Thank you so muchmeownsmile! What valuable information! I completed the 5 day classroom stuff on Friday. I am feeling better about it. It looks to me like the orientation is set up to be thorough. MUCH different than what was offered when I graduated 7 years ago. I learned that it is set up like this:

Day 1 each week on various units of the hospital. The goal is that by end of orientation I know where and what each unit does. Ex. 1 day on admissions, 1 in urology etc.

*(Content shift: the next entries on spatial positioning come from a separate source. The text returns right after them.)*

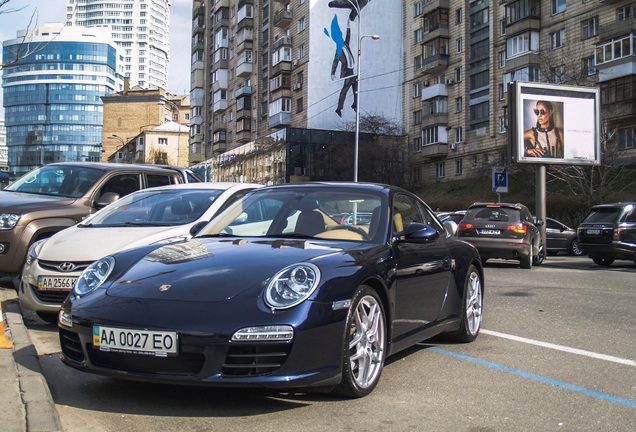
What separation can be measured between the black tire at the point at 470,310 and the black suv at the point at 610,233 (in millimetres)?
11081

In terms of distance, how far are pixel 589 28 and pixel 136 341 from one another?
43.0 m

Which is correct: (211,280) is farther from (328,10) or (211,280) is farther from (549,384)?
(328,10)

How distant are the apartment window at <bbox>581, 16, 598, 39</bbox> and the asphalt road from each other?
127 ft

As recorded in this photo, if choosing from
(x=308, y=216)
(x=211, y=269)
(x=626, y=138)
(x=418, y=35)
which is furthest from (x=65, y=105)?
(x=211, y=269)

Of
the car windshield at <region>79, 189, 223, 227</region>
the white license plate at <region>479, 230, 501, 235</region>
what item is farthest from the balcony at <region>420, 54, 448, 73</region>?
the car windshield at <region>79, 189, 223, 227</region>

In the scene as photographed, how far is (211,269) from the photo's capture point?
13.3ft

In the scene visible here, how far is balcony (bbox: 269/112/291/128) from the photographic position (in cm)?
6300

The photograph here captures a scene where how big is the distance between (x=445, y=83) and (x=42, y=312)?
49.8 meters

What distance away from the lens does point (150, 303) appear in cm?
379

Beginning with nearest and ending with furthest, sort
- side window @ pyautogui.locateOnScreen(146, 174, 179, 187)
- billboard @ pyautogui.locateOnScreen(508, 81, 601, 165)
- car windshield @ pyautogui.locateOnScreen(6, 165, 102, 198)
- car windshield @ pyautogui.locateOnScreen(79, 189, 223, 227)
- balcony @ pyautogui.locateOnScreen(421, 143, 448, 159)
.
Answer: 1. car windshield @ pyautogui.locateOnScreen(79, 189, 223, 227)
2. car windshield @ pyautogui.locateOnScreen(6, 165, 102, 198)
3. side window @ pyautogui.locateOnScreen(146, 174, 179, 187)
4. billboard @ pyautogui.locateOnScreen(508, 81, 601, 165)
5. balcony @ pyautogui.locateOnScreen(421, 143, 448, 159)

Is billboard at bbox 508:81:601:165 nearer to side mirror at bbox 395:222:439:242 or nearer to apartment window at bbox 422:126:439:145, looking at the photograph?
side mirror at bbox 395:222:439:242

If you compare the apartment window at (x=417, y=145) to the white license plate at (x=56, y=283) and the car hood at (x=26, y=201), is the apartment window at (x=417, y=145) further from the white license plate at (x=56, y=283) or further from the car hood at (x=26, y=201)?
the white license plate at (x=56, y=283)

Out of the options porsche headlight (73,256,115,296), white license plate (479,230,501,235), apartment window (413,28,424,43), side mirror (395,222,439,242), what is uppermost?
apartment window (413,28,424,43)

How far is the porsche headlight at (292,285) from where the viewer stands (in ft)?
12.2
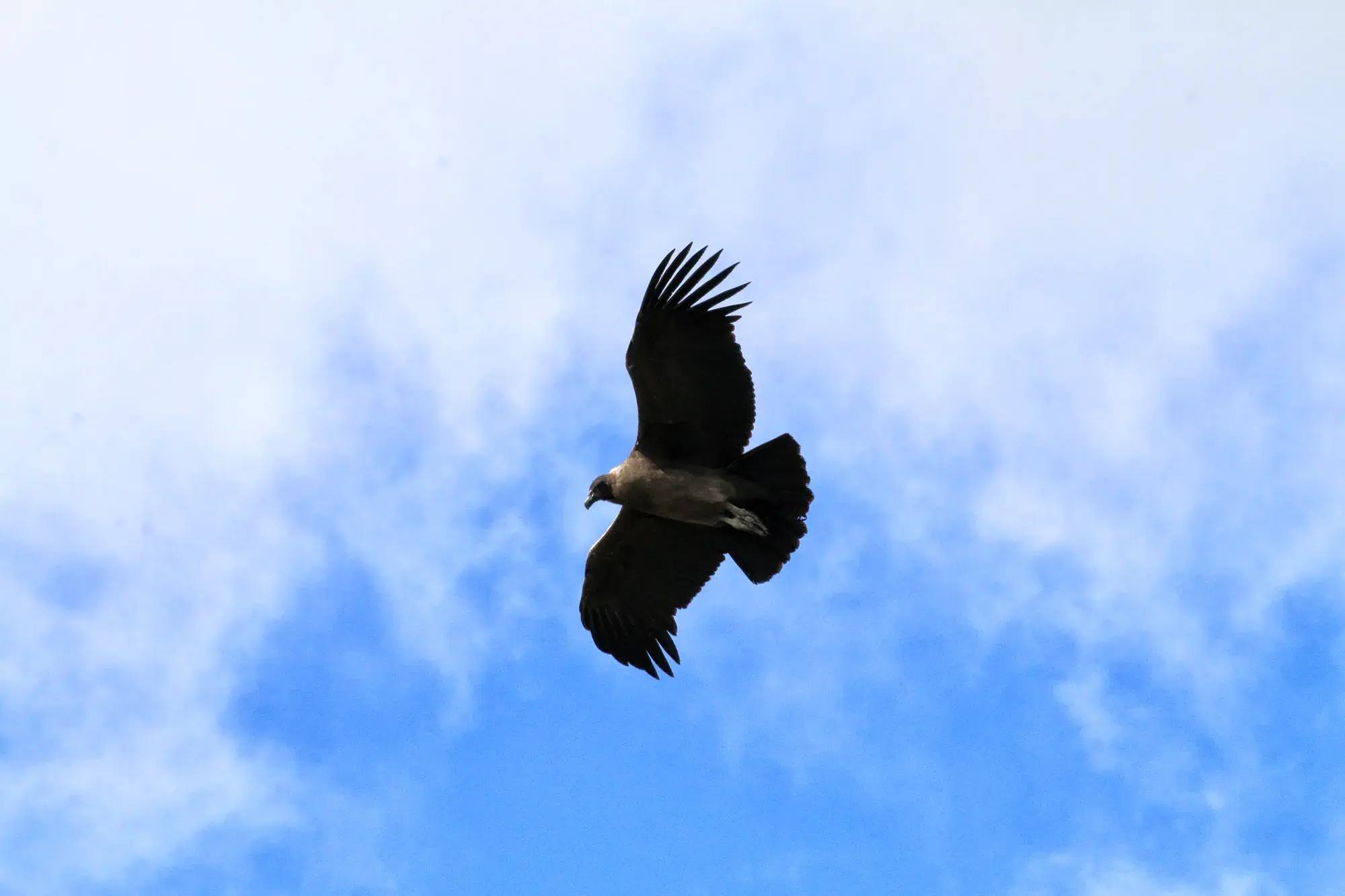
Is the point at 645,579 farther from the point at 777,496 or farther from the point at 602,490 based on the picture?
the point at 777,496

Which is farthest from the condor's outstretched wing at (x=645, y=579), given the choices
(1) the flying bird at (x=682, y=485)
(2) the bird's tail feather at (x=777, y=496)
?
(2) the bird's tail feather at (x=777, y=496)

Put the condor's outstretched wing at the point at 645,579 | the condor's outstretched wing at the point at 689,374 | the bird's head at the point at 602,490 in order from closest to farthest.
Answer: the condor's outstretched wing at the point at 689,374
the bird's head at the point at 602,490
the condor's outstretched wing at the point at 645,579

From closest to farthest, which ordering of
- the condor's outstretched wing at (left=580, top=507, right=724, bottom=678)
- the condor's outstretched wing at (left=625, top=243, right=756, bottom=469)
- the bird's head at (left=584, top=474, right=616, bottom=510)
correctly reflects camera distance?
the condor's outstretched wing at (left=625, top=243, right=756, bottom=469) < the bird's head at (left=584, top=474, right=616, bottom=510) < the condor's outstretched wing at (left=580, top=507, right=724, bottom=678)

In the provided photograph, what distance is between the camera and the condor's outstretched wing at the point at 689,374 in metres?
A: 10.6

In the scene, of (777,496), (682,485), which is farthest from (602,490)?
(777,496)

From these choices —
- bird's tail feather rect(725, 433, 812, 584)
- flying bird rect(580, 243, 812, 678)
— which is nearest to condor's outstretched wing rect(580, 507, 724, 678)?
flying bird rect(580, 243, 812, 678)

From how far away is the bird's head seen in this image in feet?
38.7

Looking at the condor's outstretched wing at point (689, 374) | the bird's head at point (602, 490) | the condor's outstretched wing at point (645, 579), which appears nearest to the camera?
the condor's outstretched wing at point (689, 374)

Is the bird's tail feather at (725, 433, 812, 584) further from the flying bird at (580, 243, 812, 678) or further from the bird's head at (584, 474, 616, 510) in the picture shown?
the bird's head at (584, 474, 616, 510)

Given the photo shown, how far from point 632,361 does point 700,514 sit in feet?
5.23

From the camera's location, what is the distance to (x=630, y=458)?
11680 millimetres

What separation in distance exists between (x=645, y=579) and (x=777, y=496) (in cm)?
187

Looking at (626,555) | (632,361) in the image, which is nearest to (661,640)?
(626,555)

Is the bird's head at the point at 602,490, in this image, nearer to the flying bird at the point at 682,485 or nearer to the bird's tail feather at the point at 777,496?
the flying bird at the point at 682,485
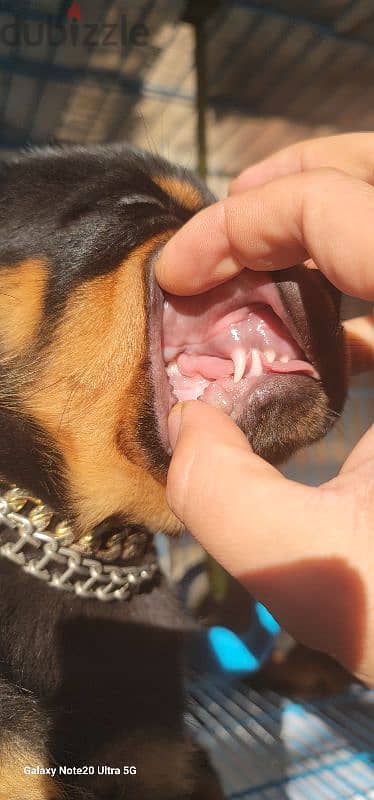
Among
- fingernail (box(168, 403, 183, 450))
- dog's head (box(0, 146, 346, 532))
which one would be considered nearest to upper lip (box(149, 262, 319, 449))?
A: dog's head (box(0, 146, 346, 532))

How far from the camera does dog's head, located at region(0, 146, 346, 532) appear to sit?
95 centimetres

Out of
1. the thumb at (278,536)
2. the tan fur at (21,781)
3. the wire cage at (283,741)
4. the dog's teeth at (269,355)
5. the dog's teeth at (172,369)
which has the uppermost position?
the dog's teeth at (269,355)

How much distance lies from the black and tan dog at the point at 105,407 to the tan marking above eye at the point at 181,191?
0.19 feet

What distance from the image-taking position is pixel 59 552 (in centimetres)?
97

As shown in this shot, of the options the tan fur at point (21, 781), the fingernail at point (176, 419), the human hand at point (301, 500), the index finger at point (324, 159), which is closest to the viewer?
the human hand at point (301, 500)

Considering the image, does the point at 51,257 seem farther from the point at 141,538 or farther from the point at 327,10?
the point at 327,10

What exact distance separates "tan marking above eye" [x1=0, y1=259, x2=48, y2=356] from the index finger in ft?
1.53

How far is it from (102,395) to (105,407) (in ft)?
0.07

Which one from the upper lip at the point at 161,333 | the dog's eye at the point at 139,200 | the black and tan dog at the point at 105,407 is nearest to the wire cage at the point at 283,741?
the black and tan dog at the point at 105,407

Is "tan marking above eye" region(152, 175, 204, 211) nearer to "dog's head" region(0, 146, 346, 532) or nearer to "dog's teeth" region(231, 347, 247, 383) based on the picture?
"dog's head" region(0, 146, 346, 532)

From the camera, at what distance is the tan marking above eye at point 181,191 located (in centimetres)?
115

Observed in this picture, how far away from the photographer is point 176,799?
3.43 feet

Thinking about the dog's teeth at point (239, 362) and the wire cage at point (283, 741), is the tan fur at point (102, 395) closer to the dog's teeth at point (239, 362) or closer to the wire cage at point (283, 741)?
the dog's teeth at point (239, 362)

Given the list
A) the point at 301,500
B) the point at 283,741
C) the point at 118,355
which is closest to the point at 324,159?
the point at 118,355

Day 2 and 3 on the floor with the preceptor. (Saturdays and Sundays) HUGE packet of information that she should witness and sign off on each skill when I demonstrate without error.

Multiple days scheduled for me to come in on my off days and attend an inservice or skills class like Diabetes, Phleb class etc. Each has a test I must pass.

At 6 weeks in I take some sort of critical thinking test. If I pass I will continue with orientation for another 6 weeks. If I do NOT pass I get counseled and must pass the test at the 12 week mark or will be terminated. At 12 weeks if I have passed that test I am off orientation.

Is this typical of what most large hospitals do now?

Specializes in Med/Surg, Ortho.

I cant really say what large hospitals do. Some have a nurse educator that takes the lead with new orientees, my hospital doesnt. I am glad you are feeling better about the orientation process though.